- USD/JPY losing bullish momentum as key technical levels give way
- Bearish signals strengthen, with RSI and MACD trending lower
- Hawkish US rates reprising, elevated US asset valuations create asymmetric downside risks
- Key US and Japan data ahead, setting up potential volatility
Summary
The bullish technical picture for USD/JPY is eroding rapidly, with the pair trading through the 50-day moving average and the long-running uptrend dating back to September in early trade on Thursday. With price and momentum trending lower, the risk of a meaningful downside move is growing. With a busy calendar in the United States and Japan to end the week, there is no shortage of potential catalysts that could spark a decisive break.

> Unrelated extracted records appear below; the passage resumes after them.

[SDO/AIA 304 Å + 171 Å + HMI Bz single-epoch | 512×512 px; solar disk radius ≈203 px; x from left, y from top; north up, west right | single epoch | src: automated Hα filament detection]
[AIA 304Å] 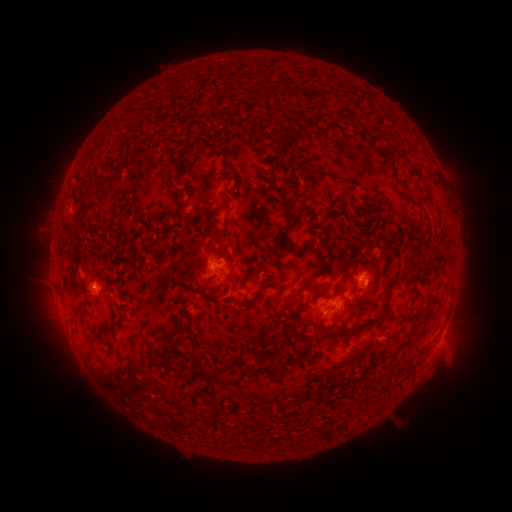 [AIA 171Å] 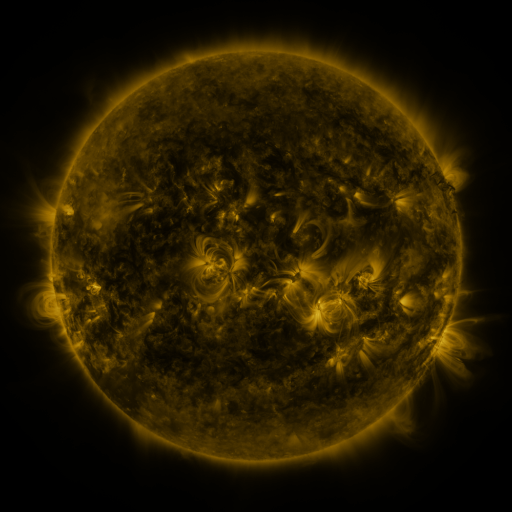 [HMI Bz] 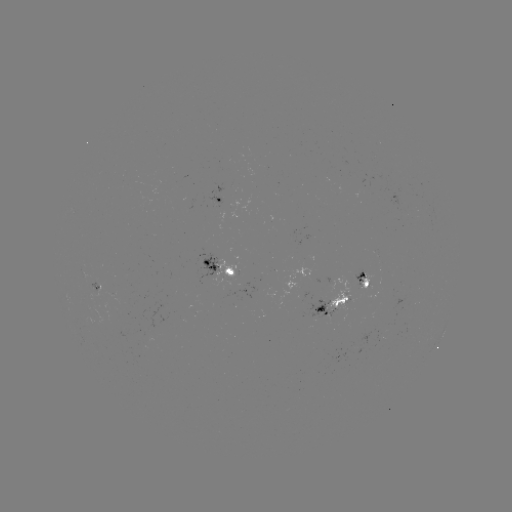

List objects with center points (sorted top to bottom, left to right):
filament: (296, 94)
filament: (176, 139)
filament: (270, 141)
filament: (302, 168)
filament: (341, 179)
filament: (199, 192)
filament: (231, 196)
filament: (204, 222)
filament: (226, 234)
filament: (160, 244)
filament: (288, 244)
filament: (228, 257)
filament: (206, 263)
filament: (268, 265)
filament: (414, 265)
filament: (342, 268)
filament: (242, 275)
filament: (282, 276)
filament: (312, 282)
filament: (320, 287)
filament: (357, 287)
filament: (261, 291)
filament: (223, 292)
filament: (390, 306)
filament: (79, 313)
filament: (337, 315)
filament: (311, 323)
filament: (180, 326)
filament: (361, 326)
filament: (265, 330)
filament: (144, 348)
filament: (164, 366)
filament: (264, 367)
filament: (206, 375)
filament: (359, 378)
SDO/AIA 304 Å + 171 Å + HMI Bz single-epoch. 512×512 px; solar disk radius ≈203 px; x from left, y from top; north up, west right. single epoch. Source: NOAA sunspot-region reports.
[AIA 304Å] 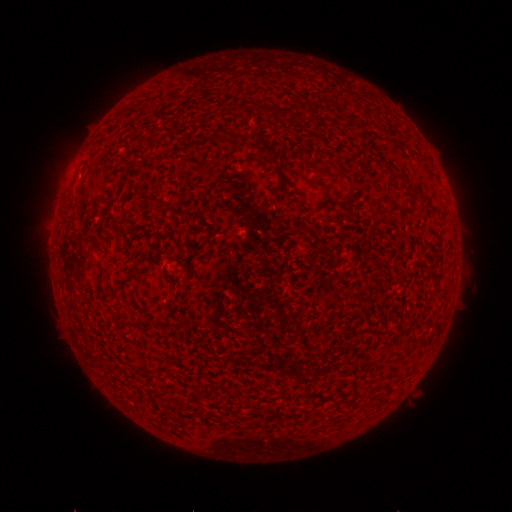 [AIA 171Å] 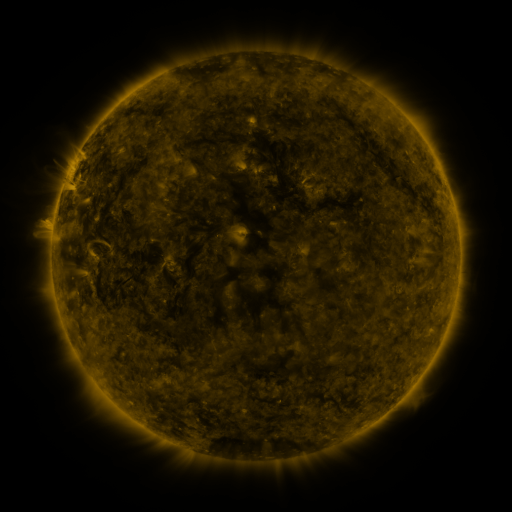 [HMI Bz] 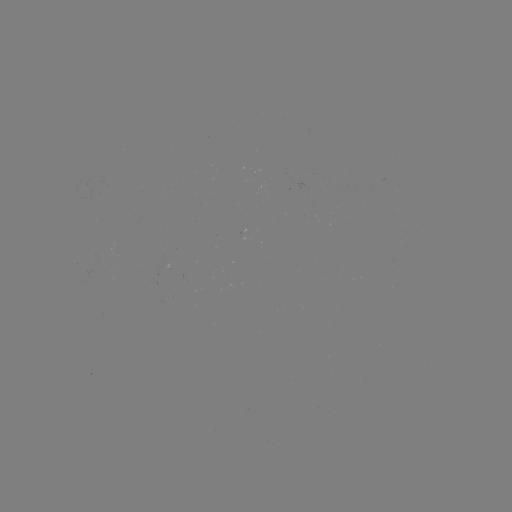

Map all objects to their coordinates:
(none)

USD/JPY Picture Shifting Bearish
USD/JPY simply looks heavy on the daily chart, fatigued after a substantial rebound from when the Federal Reserve kicked off its rate-cutting cycle in September. The pair sits in what resembles a falling wedge, but instead of looking like it will break to the topside as convention would suggest, the price action hints that directional risks may be skewing lower.
Source: TradingView
For now, the wedge structure in USD/JPY remains intact, but the price has been trending lower for weeks. RSI (14) and MACD are following suit, providing a bearish signal on momentum. While the bearish breakout attempt sparked by the DeepSeek drawdown failed earlier this week, that may not be enough to discourage bears from having another crack.
A successful bearish break would put horizontal support at 153.38 on the radar. It has acted as both support and resistance since early November, making the price action around it important. The 200DMA is only around 50 pips lower, another level the pair has respected on multiple occasions over the past year. Beyond that, there is little major visible support until the December 3 swing low of 148.65.
Asymmetric Fundamental Risks?
Assessing the setup from a fundamental perspective, two of the major forces that have driven USD/JPY upside in recent years—ballooning interest rate differentials and significant gains in riskier assets fuelled by yen carry trades—are both looking increasingly mature.
Source: TradingView
The US rate outlook has already undergone a significant hawkish recalibration since September, and asset valuations—including in the US tech sector—are now arguably priced for perfection. Directionally, it is not difficult to make a near to medium-term case for risks being asymmetrically skewed lower, given the moves already seen.
Risk Laden Environment Awaits
While the main risk event of the week—the Fed interest rate decision—is now in the rearview mirror, several risk events remain over the next 36 hours that could challenge the US economic exceptionalism narrative, potentially shaking things up for USD/JPY.
Source: Refinitiv
The calendar is laden with top-tier releases, including in Japan. The events that carry the greatest risk of sparking volatility are highlighted. Growth, household spending, wages, and inflation are incredibly important, directly influencing labour market trends which policymakers are watching like a hawk. On the US side of the equation, any sign of weakening amplifies the risk of USD/JPY downside.
Across the Pacific, an upside inflation surprise from Tokyo inflation would increase the risk of the Bank of Japan adding to last week’s rate hike in the first half of the calendar year, placing pressure on carry trades underpinned by yen borrowing costs remaining low.
Given the technical and fundamental picture, USD/JPY bulls may have a tough task regaining the ascendency. The threat of large-scale tariffs from the Trump administration has—until now—managed to limit dollar downside. But if they are so large that they spark market panic, the opposite could easily play out.